Dataset excerpt

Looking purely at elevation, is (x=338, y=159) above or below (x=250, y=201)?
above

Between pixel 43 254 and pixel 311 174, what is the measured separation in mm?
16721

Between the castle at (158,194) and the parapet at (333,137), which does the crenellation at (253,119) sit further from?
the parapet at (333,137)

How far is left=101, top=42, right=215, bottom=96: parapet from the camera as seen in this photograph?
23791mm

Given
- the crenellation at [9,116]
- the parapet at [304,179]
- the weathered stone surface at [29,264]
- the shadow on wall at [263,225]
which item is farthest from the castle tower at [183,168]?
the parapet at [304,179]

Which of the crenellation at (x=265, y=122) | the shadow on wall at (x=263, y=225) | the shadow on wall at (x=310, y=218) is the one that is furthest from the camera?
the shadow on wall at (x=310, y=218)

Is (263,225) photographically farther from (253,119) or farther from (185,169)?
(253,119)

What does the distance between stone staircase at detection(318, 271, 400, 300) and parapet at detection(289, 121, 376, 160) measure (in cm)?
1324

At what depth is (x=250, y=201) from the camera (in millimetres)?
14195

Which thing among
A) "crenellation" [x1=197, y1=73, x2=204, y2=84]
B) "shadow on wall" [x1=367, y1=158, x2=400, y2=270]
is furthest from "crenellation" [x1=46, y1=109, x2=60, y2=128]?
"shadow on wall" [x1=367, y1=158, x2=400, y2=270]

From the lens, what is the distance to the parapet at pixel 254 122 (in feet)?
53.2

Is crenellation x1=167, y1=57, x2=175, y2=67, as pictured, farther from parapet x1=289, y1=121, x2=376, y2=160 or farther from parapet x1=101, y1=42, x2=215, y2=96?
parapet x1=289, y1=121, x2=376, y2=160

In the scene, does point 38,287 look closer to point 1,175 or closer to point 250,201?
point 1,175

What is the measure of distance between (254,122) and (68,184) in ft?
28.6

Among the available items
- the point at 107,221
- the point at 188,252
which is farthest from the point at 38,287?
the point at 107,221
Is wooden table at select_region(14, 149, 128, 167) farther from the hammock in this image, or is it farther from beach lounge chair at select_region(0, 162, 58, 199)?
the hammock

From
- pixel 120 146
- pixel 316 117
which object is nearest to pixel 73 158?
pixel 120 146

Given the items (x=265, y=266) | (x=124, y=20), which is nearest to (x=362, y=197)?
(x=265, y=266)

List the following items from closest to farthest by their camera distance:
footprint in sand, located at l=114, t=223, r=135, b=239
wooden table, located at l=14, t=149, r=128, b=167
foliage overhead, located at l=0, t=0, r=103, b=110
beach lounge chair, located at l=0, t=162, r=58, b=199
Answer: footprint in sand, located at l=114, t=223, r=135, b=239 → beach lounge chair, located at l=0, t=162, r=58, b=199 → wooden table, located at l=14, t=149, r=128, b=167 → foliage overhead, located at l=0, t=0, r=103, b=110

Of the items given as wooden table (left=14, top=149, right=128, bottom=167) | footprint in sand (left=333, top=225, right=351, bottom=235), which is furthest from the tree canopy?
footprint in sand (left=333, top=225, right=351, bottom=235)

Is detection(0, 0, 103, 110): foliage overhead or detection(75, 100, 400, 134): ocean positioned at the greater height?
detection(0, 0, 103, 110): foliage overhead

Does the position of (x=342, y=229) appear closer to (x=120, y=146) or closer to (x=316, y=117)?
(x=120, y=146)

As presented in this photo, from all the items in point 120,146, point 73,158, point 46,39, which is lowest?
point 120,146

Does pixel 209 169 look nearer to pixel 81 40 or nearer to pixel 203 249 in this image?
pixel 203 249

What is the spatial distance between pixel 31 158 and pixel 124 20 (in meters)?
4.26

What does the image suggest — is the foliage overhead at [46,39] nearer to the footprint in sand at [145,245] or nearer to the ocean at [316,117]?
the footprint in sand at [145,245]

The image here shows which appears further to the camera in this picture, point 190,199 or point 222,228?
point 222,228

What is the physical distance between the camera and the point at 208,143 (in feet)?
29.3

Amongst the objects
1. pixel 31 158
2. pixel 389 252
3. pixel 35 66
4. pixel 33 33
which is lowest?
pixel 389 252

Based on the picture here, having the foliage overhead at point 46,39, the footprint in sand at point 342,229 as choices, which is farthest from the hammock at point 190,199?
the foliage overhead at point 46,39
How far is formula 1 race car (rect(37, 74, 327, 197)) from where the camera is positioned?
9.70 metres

Brief:
Can you echo every one of the records above back word for word, without changing anything?

Result:
Looking purely at elevation, is (x=338, y=159) above or below (x=250, y=201)?
above

Between pixel 43 254 and pixel 311 174, what is the measured separation in mm?
16721

Between the castle at (158,194) and the parapet at (333,137), which does the crenellation at (253,119) sit further from?
the parapet at (333,137)

How far is left=101, top=42, right=215, bottom=96: parapet from the camera as seen in this photograph?
23791mm

Given
- the crenellation at [9,116]
- the parapet at [304,179]
- the weathered stone surface at [29,264]
- the shadow on wall at [263,225]
which item is farthest from the castle tower at [183,168]?
the parapet at [304,179]

Which of the crenellation at (x=265, y=122) | the shadow on wall at (x=263, y=225) | the shadow on wall at (x=310, y=218) is the one that is furthest from the camera?
the shadow on wall at (x=310, y=218)

Is (263,225) photographically farther from (253,119) or farther from (185,169)?
(253,119)

What does the distance between stone staircase at detection(318, 271, 400, 300) and parapet at detection(289, 121, 376, 160) measure (in cm)?
1324

At what depth is (x=250, y=201) from the camera (in millimetres)?
14195

Which thing among
A) "crenellation" [x1=197, y1=73, x2=204, y2=84]
B) "shadow on wall" [x1=367, y1=158, x2=400, y2=270]
is furthest from "crenellation" [x1=46, y1=109, x2=60, y2=128]?
"shadow on wall" [x1=367, y1=158, x2=400, y2=270]

From the lens, what is the distance to the parapet at pixel 254 122 (in feet)?
53.2

Is crenellation x1=167, y1=57, x2=175, y2=67, as pictured, farther from parapet x1=289, y1=121, x2=376, y2=160 or farther from parapet x1=101, y1=42, x2=215, y2=96?
parapet x1=289, y1=121, x2=376, y2=160

In the scene, does point 38,287 look closer to point 1,175 or closer to point 250,201?
point 1,175

What is the measure of distance between (254,122) and (68,184) in ft?
28.6

Among the available items
- the point at 107,221
- the point at 188,252
which is farthest from the point at 38,287?
the point at 107,221
Is wooden table at select_region(14, 149, 128, 167) farther from the hammock in this image, or is it farther from beach lounge chair at select_region(0, 162, 58, 199)?
the hammock

From
- pixel 120 146
- pixel 316 117
which object is nearest to pixel 73 158?
pixel 120 146

Given the items (x=265, y=266) | (x=124, y=20), which is nearest to (x=362, y=197)?
(x=265, y=266)

List the following items from closest to farthest by their camera distance:
footprint in sand, located at l=114, t=223, r=135, b=239
wooden table, located at l=14, t=149, r=128, b=167
foliage overhead, located at l=0, t=0, r=103, b=110
beach lounge chair, located at l=0, t=162, r=58, b=199
Answer: footprint in sand, located at l=114, t=223, r=135, b=239 → beach lounge chair, located at l=0, t=162, r=58, b=199 → wooden table, located at l=14, t=149, r=128, b=167 → foliage overhead, located at l=0, t=0, r=103, b=110

Of the items given as wooden table (left=14, top=149, right=128, bottom=167) | footprint in sand (left=333, top=225, right=351, bottom=235), which is furthest from the tree canopy?
footprint in sand (left=333, top=225, right=351, bottom=235)

Is detection(0, 0, 103, 110): foliage overhead or detection(75, 100, 400, 134): ocean positioned at the greater height?
detection(0, 0, 103, 110): foliage overhead

Does the position of (x=342, y=229) appear closer to (x=120, y=146) or closer to (x=316, y=117)?
(x=120, y=146)

As presented in this photo, from all the items in point 120,146, point 73,158, point 46,39, which is lowest?
point 120,146

Does pixel 209 169 look nearer to pixel 81 40 or nearer to pixel 203 249 in this image?
pixel 203 249

What is the spatial distance between pixel 31 158 and pixel 124 20 (in meters)?
4.26

What does the image suggest — is the foliage overhead at [46,39] nearer to the footprint in sand at [145,245] or nearer to the ocean at [316,117]?
the footprint in sand at [145,245]

The image here shows which appears further to the camera in this picture, point 190,199 or point 222,228?
point 222,228

What is the physical distance between the camera and the point at 208,143 (in feet)?
29.3

Amongst the objects
1. pixel 31 158
2. pixel 389 252
3. pixel 35 66
4. pixel 33 33
which is lowest?
pixel 389 252

Based on the picture here, having the foliage overhead at point 46,39, the footprint in sand at point 342,229 as choices, which is farthest from the hammock at point 190,199?
the foliage overhead at point 46,39
How far is formula 1 race car (rect(37, 74, 327, 197)) from where the camera is positioned?
9.70 metres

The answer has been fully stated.